By Simon Cameron-Moore
ISLAMABAD (Reuters) – Pakistan’s President Asif Ali Zardari surrendered on Monday to demands by opposition parties and a lawyers’ movement for the reinstatement of Iftikhar Chaudhry as Supreme Court chief justice.
The president was forced into the decision in order to end a political crisis and street agitation threatening to destabilise his government, unnerving U.S. and British allies who fear any slide into chaos could increase the threat from Islamist militancy in nuclear-armed Pakistan.
The Chaudhry affair is a long and complex story; here is an explanation:
WHO IS CHAUDHRY?
The son of a policeman, Chaudhry, 60, became a Supreme Court judge in 2000 and was appointed the youngest ever chief justice in June 2005.
He became a symbol of resistance to General Pervez Musharraf after refusing to quit in the face of pressure from the then president and his intelligence chiefs.
Musharraf suspended Chaudhry on March 9, 2007, after the judge refused to go quietly when accused of abusing his position, and various other misdemeanours.
A panel of judges was established to look into the accusations against Chaudhry, who appointed Aitzaz Ahsan, a parliamentarian and former minister from Benazir Bhutto’s Pakistan People’s Party (PPP), to lead his defence team.
WHY DID MUSHARRAF WANT TO GET RID OF HIM?
There has been speculation of several reasons.
At the time Chaudhry was suspended he was hearing a case he had taken up on his own volition into the disappearance of people picked up by security agencies on suspicion of being involved in terrorism. The agencies were nonplussed when Chaudhry told them to produce missing people in court.
Chaudhry had irked Prime Minister Shaukat Aziz by taking up a case looking into the privatisation of a steel firm, and cancelling the sale.
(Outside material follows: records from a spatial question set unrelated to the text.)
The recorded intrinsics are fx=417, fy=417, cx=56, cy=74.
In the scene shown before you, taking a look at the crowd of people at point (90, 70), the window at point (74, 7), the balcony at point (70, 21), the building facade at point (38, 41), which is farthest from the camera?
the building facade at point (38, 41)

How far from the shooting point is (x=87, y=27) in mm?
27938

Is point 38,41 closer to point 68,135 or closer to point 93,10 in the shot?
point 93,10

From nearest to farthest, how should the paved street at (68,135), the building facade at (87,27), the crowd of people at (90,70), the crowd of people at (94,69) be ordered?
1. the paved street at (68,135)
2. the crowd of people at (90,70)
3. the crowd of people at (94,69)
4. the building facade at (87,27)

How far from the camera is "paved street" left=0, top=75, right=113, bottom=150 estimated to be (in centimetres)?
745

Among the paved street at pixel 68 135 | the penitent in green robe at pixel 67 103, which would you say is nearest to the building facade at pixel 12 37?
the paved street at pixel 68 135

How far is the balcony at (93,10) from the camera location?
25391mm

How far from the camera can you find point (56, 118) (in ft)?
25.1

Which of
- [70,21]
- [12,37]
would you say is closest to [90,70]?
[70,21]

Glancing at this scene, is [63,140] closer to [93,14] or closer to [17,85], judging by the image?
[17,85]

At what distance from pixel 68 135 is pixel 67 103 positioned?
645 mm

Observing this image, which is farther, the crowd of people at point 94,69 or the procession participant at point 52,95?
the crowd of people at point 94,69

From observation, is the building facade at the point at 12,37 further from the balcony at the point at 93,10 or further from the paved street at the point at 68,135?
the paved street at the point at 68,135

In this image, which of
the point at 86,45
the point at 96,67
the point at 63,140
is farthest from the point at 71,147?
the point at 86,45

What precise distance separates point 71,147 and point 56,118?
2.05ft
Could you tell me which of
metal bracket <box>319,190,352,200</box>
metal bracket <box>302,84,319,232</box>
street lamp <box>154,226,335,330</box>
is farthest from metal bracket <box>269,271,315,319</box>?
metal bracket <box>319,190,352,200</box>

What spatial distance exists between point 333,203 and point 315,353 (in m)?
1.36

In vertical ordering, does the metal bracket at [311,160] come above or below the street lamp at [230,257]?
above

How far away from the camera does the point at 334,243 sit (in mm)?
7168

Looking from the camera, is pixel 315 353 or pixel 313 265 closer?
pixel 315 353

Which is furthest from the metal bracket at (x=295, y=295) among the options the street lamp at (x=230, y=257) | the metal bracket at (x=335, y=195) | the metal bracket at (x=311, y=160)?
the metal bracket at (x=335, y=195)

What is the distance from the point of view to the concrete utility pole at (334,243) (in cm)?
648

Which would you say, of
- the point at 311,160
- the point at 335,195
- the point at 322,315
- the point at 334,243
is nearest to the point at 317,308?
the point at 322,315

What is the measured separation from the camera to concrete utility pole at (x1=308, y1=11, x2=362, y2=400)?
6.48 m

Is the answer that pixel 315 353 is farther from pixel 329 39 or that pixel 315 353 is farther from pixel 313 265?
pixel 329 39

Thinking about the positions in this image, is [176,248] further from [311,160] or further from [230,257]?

He also reportedly upset influential people by taking up a case involving a land development scheme.
But the reason most people thought Musharraf moved against the judge was that the general anticipated Chaudhry would try to make him stand by a constitutional requirement to give up his role as army chief if he was to seek another term as president.
SO WHAT HAPPENED?
Protesting lawyers, led by Ahsan, held rallies to demand the independence of the judiciary. The PPP and Nawaz Sharif’s Pakistan Muslim League both got behind Chaudhry’s cause.
In July 2007, Supreme Court judges delivered the first ever finding against a military ruler by lifting Musharraf’s suspension of Chaudhry.
When Musharraf engineered his re-election by a subservient parliament in October without first stepping down as army chief, the Supreme Court allowed the vote to go ahead while it deliberated whether the constitution had been violated and the result should stand.
Musharraf’s patience snapped a month later when he declared emergency rule and dismissed judges who refused to take a fresh oath of office. Chaudhry refused, saying Musharraf’s acts were unconstitutional. Having secured the presidency, Musharraf then stepped down as army chief.
WHY WAS ZARDARI RELUCTANT TO BRING CHAUDHRY BACK?
In a general election in February 2008, the PPP swept to power riding a sympathy wave after Bhutto’s assassination a few weeks earlier.
Zardari took over leadership of the PPP and enticed Sharif’s PML-N to join a coalition by promising to restore Chaudhry and other judges sacked by Musharraf, who was still president. It soon became apparent to Sharif that Zardari was going back on his word, and he pulled the PML-N out of the coalition.
Zardari reinstated most other judges Musharraf had dismissed but he feared if Chaudhry was restored he would rule Musharraf an illegal president and overturn an amnesty the general had given Zardari and his wife in late 2007 to allow them to return to Pakistan without fear of prosecution on old corruption cases they said were politically motivated.
In August, Zardari forced Musharraf to quit gracefully rather than face impeachment. Musharraf still needs some form of indemnity from parliament to be sure he isn’t tried for violating the constitution. Sharif, overthrown as prime minister by Musharraf in 1999, has wanted Musharraf to stand trial.
Sharif last month put his weight behind plans by the lawyers for a “long march” protest across the country to press again for Chaudhry’s reinstatement.
Faced by the challenge, Zardari responded by ejecting Sharif’s party from power in Punjab province, after the Supreme Court had barred Sharif and his young brother, Shahbaz, from holding elected office.
That action incited the Sharifs to go with full force behind the lawyer’s march, raising fear a violent confrontation would occur, and the army would be forced to intervene just a year after a civilian government was formed.
Confronted with those dangers, with Sharif bearing down on Islamabad at the head of the long march, Zardari decided to relent over Chaudhry and give him back his job.